(Stored data)
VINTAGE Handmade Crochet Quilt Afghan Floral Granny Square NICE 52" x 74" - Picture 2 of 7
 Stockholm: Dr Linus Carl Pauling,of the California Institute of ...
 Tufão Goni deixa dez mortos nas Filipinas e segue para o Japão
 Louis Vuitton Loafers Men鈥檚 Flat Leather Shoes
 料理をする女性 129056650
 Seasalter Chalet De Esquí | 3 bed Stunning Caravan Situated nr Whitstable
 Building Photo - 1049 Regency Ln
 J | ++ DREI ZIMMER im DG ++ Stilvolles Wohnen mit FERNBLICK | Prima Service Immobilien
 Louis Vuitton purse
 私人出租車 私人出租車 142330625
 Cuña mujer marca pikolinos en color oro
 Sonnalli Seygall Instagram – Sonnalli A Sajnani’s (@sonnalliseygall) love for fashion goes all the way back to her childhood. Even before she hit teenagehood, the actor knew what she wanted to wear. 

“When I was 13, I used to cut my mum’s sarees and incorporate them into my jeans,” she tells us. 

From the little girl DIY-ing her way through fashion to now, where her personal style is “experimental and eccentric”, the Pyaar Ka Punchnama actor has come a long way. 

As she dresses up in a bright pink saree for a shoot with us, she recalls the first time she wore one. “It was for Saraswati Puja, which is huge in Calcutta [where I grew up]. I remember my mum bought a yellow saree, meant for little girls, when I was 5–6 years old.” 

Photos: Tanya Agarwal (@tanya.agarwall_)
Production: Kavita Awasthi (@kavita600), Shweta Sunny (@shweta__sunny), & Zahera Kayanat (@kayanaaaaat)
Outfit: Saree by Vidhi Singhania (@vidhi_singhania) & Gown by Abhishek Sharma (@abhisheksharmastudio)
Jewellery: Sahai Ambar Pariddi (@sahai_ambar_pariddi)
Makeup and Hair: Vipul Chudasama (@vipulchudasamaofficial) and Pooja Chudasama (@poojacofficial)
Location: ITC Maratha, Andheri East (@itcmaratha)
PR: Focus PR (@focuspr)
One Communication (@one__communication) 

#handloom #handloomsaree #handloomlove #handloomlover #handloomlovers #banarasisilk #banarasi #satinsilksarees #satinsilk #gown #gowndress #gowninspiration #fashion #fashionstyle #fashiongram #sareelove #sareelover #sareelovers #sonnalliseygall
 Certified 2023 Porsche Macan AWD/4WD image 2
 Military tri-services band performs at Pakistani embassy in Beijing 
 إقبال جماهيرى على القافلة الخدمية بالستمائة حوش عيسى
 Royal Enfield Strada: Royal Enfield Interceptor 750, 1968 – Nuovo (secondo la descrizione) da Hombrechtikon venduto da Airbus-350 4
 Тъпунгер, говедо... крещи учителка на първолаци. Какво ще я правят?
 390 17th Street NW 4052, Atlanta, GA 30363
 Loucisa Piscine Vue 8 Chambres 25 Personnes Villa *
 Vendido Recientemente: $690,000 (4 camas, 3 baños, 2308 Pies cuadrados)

What you will do:
Go through the data above and return every line exactly.

Task result:
VINTAGE Handmade Crochet Quilt Afghan Floral Granny Square NICE 52" x 74" - Picture 2 of 7
 Stockholm: Dr Linus Carl Pauling,of the California Institute of ...
 Tufão Goni deixa dez mortos nas Filipinas e segue para o Japão
 Louis Vuitton Loafers Men鈥檚 Flat Leather Shoes
 料理をする女性 129056650
 Seasalter Chalet De Esquí | 3 bed Stunning Caravan Situated nr Whitstable
 Building Photo - 1049 Regency Ln
 J | ++ DREI ZIMMER im DG ++ Stilvolles Wohnen mit FERNBLICK | Prima Service Immobilien
 Louis Vuitton purse
 私人出租車 私人出租車 142330625
 Cuña mujer marca pikolinos en color oro
 Sonnalli Seygall Instagram – Sonnalli A Sajnani’s (@sonnalliseygall) love for fashion goes all the way back to her childhood. Even before she hit teenagehood, the actor knew what she wanted to wear. 

“When I was 13, I used to cut my mum’s sarees and incorporate them into my jeans,” she tells us. 

From the little girl DIY-ing her way through fashion to now, where her personal style is “experimental and eccentric”, the Pyaar Ka Punchnama actor has come a long way. 

As she dresses up in a bright pink saree for a shoot with us, she recalls the first time she wore one. “It was for Saraswati Puja, which is huge in Calcutta [where I grew up]. I remember my mum bought a yellow saree, meant for little girls, when I was 5–6 years old.” 

Photos: Tanya Agarwal (@tanya.agarwall_)
Production: Kavita Awasthi (@kavita600), Shweta Sunny (@shweta__sunny), & Zahera Kayanat (@kayanaaaaat)
Outfit: Saree by Vidhi Singhania (@vidhi_singhania) & Gown by Abhishek Sharma (@abhisheksharmastudio)
Jewellery: Sahai Ambar Pariddi (@sahai_ambar_pariddi)
Makeup and Hair: Vipul Chudasama (@vipulchudasamaofficial) and Pooja Chudasama (@poojacofficial)
Location: ITC Maratha, Andheri East (@itcmaratha)
PR: Focus PR (@focuspr)
One Communication (@one__communication) 

#handloom #handloomsaree #handloomlove #handloomlover #handloomlovers #banarasisilk #banarasi #satinsilksarees #satinsilk #gown #gowndress #gowninspiration #fashion #fashionstyle #fashiongram #sareelove #sareelover #sareelovers #sonnalliseygall
 Certified 2023 Porsche Macan AWD/4WD image 2
 Military tri-services band performs at Pakistani embassy in Beijing 
 إقبال جماهيرى على القافلة الخدمية بالستمائة حوش عيسى
 Royal Enfield Strada: Royal Enfield Interceptor 750, 1968 – Nuovo (secondo la descrizione) da Hombrechtikon venduto da Airbus-350 4
 Тъпунгер, говедо... крещи учителка на първолаци. Какво ще я правят?
 390 17th Street NW 4052, Atlanta, GA 30363
 Loucisa Piscine Vue 8 Chambres 25 Personnes Villa *
 Vendido Recientemente: $690,000 (4 camas, 3 baños, 2308 Pies cuadrados)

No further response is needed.